Choosing wound-care products like Convatec duoderm have a number of advantages, including:

*Ease of application and removal: Since hydrocolloid dressings are self-adhesive, they can be removed as easily as they are applied. There is no ripping or pulling of the skin surrounding the wound when the dressing is removed. Adhesiveness is maintained throughout the whole duration of the wearing of the dressing.

*Wet-tack ability: Regular dressings can be very difficult to use on moist wounds, because they don't stick well to moist surfaces. Weeping wounds sometimes cause ordinary dressings to lose their adhesiveness. Hydrocolloid dressings actually adhere to both moist and dry surfaces, making them ideal for moist, weeping wounds.
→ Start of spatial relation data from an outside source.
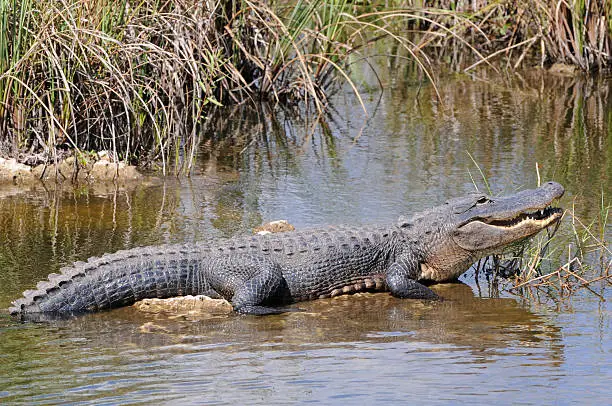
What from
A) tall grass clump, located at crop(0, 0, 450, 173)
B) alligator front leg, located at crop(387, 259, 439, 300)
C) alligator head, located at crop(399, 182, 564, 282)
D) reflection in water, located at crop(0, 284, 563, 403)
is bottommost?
reflection in water, located at crop(0, 284, 563, 403)

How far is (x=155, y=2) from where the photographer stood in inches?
322

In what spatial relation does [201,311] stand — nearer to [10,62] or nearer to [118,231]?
[118,231]

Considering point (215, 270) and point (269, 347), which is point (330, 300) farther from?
point (269, 347)

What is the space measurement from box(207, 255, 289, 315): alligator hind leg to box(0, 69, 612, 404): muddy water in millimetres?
155

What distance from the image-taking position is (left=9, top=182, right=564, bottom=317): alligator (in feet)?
17.5

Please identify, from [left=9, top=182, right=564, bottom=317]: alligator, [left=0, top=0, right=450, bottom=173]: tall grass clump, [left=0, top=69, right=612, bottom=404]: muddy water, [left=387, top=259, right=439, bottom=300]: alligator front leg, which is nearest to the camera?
[left=0, top=69, right=612, bottom=404]: muddy water

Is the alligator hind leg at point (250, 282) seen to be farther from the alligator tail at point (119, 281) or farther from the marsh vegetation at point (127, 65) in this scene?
the marsh vegetation at point (127, 65)

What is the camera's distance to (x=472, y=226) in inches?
229

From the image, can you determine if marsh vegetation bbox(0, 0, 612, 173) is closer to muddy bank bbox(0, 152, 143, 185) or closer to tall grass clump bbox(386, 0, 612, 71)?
muddy bank bbox(0, 152, 143, 185)

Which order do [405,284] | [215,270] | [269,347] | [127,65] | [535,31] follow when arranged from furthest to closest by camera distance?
[535,31]
[127,65]
[405,284]
[215,270]
[269,347]

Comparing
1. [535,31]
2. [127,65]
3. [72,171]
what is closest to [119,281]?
[72,171]

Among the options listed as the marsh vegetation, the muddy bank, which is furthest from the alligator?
the muddy bank

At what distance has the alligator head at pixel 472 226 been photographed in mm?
5668

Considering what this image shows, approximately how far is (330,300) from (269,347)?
1085 mm
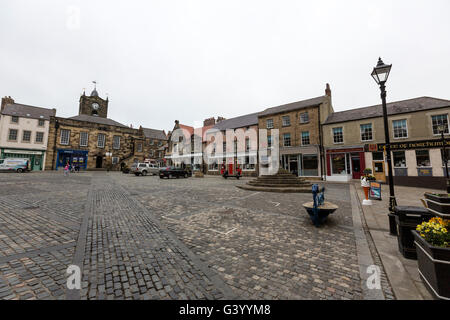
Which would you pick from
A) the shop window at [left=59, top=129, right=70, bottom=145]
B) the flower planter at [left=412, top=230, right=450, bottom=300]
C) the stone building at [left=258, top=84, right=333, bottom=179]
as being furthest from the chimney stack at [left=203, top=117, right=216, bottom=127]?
the flower planter at [left=412, top=230, right=450, bottom=300]

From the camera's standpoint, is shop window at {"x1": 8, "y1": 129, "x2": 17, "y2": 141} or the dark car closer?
the dark car

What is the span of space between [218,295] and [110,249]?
2481 millimetres

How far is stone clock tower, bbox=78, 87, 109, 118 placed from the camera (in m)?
40.8

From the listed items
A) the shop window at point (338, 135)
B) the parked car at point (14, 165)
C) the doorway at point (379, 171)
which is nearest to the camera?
the doorway at point (379, 171)

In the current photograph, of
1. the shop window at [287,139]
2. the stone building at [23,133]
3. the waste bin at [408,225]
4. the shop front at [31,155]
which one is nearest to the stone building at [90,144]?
the shop front at [31,155]

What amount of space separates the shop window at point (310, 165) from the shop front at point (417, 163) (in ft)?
18.2

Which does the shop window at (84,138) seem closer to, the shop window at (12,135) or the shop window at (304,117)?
the shop window at (12,135)

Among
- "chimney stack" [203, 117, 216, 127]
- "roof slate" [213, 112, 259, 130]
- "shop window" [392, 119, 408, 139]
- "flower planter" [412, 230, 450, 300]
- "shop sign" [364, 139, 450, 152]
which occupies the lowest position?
"flower planter" [412, 230, 450, 300]

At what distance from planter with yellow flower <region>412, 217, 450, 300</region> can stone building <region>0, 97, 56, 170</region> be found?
41.8m

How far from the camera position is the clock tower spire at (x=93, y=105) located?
40.8 meters

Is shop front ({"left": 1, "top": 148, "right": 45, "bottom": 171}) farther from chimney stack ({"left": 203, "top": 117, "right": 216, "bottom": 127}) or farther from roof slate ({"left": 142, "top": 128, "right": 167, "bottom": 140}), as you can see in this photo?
chimney stack ({"left": 203, "top": 117, "right": 216, "bottom": 127})

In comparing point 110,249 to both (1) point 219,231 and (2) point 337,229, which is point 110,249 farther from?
(2) point 337,229

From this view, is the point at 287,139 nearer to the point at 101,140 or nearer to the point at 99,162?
the point at 101,140
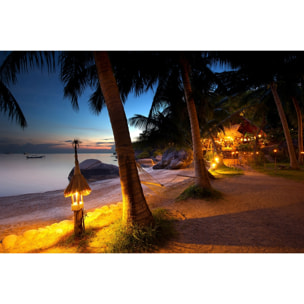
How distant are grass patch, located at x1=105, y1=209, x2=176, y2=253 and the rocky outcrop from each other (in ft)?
25.2

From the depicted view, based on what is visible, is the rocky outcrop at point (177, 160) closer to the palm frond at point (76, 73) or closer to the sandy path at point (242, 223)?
the sandy path at point (242, 223)

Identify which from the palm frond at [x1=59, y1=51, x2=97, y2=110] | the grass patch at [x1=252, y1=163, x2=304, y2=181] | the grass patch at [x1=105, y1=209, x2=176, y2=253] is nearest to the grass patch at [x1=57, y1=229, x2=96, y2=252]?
the grass patch at [x1=105, y1=209, x2=176, y2=253]

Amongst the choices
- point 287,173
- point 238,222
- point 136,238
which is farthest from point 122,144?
point 287,173

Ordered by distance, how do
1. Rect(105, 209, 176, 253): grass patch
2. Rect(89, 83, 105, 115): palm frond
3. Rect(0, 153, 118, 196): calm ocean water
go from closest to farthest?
1. Rect(105, 209, 176, 253): grass patch
2. Rect(89, 83, 105, 115): palm frond
3. Rect(0, 153, 118, 196): calm ocean water

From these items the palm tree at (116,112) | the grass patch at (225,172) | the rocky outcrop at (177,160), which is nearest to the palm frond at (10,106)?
A: the palm tree at (116,112)

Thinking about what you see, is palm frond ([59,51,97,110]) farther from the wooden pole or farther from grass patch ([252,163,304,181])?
grass patch ([252,163,304,181])

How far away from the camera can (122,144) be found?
1944 millimetres

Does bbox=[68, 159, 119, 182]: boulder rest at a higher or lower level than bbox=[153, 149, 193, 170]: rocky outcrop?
lower

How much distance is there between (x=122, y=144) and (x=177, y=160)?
8.15m

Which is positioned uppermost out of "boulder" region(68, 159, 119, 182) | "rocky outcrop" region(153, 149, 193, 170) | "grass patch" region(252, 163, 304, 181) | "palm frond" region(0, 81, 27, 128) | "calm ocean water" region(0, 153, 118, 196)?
"palm frond" region(0, 81, 27, 128)

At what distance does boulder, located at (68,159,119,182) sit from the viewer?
9469mm
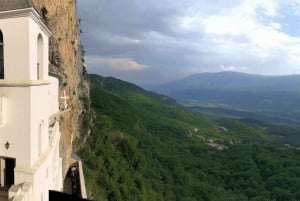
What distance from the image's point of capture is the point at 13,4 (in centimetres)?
1193

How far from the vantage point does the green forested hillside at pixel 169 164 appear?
62.4 m

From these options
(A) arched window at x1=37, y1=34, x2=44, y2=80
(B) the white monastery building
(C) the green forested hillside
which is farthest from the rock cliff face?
(C) the green forested hillside

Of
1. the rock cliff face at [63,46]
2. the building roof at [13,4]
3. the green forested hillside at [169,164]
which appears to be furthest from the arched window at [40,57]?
the green forested hillside at [169,164]

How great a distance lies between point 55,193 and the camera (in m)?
14.0

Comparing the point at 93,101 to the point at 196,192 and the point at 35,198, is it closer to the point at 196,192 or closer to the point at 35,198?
the point at 196,192

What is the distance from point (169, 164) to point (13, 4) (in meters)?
92.1

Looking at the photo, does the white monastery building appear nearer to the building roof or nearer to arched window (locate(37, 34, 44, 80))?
the building roof

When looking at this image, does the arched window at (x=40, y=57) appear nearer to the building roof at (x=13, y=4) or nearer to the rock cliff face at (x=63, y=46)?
the building roof at (x=13, y=4)

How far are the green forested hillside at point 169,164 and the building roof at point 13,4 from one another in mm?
35792

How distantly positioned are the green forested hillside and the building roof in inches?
1409

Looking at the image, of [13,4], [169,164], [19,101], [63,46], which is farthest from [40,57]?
[169,164]

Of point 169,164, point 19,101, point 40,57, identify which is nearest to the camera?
point 19,101

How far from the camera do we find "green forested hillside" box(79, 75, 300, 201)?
6238 cm

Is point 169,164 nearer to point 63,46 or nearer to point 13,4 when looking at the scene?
point 63,46
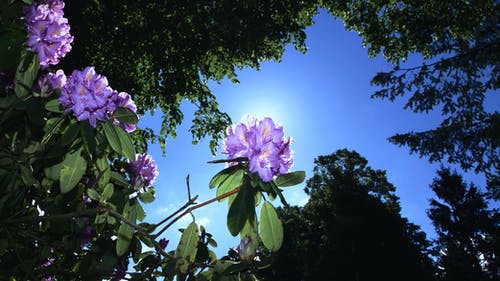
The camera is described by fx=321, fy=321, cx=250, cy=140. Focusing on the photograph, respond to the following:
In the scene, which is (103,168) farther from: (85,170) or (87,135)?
(87,135)

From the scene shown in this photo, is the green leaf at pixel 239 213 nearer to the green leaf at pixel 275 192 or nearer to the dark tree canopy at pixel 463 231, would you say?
the green leaf at pixel 275 192

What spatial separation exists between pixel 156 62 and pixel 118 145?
7.52 m

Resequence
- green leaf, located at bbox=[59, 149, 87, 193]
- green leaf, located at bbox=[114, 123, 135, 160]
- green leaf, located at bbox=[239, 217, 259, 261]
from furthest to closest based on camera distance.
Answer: green leaf, located at bbox=[114, 123, 135, 160] < green leaf, located at bbox=[59, 149, 87, 193] < green leaf, located at bbox=[239, 217, 259, 261]

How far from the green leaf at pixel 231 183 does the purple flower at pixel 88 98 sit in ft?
2.29

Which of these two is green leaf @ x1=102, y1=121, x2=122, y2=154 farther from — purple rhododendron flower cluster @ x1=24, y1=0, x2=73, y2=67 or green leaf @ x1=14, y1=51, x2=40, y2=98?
purple rhododendron flower cluster @ x1=24, y1=0, x2=73, y2=67

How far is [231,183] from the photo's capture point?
1.58 m

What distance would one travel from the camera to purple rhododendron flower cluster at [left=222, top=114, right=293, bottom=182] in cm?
143

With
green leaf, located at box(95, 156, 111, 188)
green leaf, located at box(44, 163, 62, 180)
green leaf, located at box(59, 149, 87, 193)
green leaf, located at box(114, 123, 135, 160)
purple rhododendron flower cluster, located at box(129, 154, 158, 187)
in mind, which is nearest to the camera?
green leaf, located at box(59, 149, 87, 193)

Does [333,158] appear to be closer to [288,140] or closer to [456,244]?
[456,244]

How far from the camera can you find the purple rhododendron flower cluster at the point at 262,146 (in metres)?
1.43

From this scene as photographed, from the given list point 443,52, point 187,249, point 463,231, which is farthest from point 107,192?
point 463,231

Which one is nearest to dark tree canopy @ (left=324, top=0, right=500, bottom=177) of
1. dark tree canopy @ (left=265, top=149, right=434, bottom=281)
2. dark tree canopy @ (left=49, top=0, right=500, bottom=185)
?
dark tree canopy @ (left=49, top=0, right=500, bottom=185)

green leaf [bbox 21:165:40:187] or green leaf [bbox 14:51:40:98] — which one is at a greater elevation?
green leaf [bbox 14:51:40:98]

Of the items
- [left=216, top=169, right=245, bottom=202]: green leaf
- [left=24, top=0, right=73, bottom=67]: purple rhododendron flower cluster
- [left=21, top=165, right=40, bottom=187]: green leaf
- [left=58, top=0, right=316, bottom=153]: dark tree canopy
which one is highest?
[left=58, top=0, right=316, bottom=153]: dark tree canopy
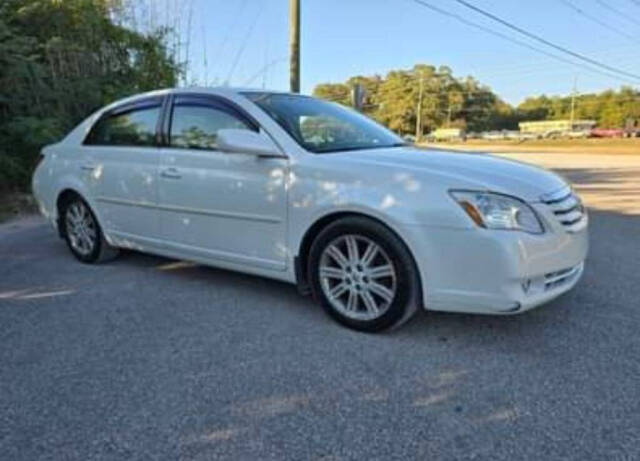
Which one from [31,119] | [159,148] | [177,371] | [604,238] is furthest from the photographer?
[31,119]

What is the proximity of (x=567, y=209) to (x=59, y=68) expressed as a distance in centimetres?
997

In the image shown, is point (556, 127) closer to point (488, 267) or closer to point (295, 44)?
point (295, 44)

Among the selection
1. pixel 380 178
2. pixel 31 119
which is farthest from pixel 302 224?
pixel 31 119

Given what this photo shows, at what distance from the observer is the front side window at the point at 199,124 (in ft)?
14.0

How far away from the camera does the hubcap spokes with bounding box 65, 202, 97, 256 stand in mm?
5410

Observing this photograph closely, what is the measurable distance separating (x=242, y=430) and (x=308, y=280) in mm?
1472

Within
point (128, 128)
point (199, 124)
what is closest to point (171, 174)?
point (199, 124)

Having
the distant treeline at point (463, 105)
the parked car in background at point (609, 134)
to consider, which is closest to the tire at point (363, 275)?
the distant treeline at point (463, 105)

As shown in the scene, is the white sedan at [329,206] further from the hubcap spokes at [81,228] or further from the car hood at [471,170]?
the hubcap spokes at [81,228]

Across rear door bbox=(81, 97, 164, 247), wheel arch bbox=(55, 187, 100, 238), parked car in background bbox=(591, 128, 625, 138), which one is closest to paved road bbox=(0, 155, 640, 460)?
rear door bbox=(81, 97, 164, 247)

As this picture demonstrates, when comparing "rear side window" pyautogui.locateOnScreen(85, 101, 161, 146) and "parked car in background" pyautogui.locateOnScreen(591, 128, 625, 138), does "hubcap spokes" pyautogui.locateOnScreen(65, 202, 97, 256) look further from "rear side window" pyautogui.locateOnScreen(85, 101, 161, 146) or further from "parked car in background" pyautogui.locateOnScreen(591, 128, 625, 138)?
"parked car in background" pyautogui.locateOnScreen(591, 128, 625, 138)

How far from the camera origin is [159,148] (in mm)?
4668

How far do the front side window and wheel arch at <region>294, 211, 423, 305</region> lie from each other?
0.88m

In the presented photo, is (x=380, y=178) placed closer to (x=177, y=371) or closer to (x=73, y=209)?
(x=177, y=371)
*Longer wear: Hydrocolloid dressings do not have to be changed as frequently as other types of dressings. They are far more absorbent than gauze-type dressings, which typically have to be changed at least once per day, often up to several times per day, depending on the type of wound. Hydrocolloid dressings, on the other hand, can often be worn for up to three to five days at a time.

*Forming a tight seal/closure: The ability of hydrocolloid dressings to form a seal is known as occlusion. This prevents water from penetrating the dressing, so they can be worn in the shower, etc. It also prevents weeping wounds from leaking outside of the dressing. In fact, hydrocolloid dressings (such as duoderm) seal so effectively that they have even been used to stop the spread of highly infectious viruses such as MRSA.

*Less allergenic than other wound care products: Hydrocolloid dressings carry very low risk of causing allergic reactions/contact dermatitis. For this reason, most anyone can use them, even people with sensitive skin and skin allergies.

*Less likely to dry out skin: Adhesive, gauze-type dressings tend to have a drying effect on skin and on the wounds they are covering. This can lead to irritation of both the wound and the surrounding skin. Hydrocolloid dressings, on the other hand, have a softening effect.

Hydrocolloid dressings such as Convatec duoderm are appropriate for wounds moderate to medium exudate. (Exudate refers to the substance that is excreted from wounds, usually referred to as "weeping" or "oozing.") They are typically not recommended for serious burns, but instead are indicated for lacerations, abrasions, incisions and punctures.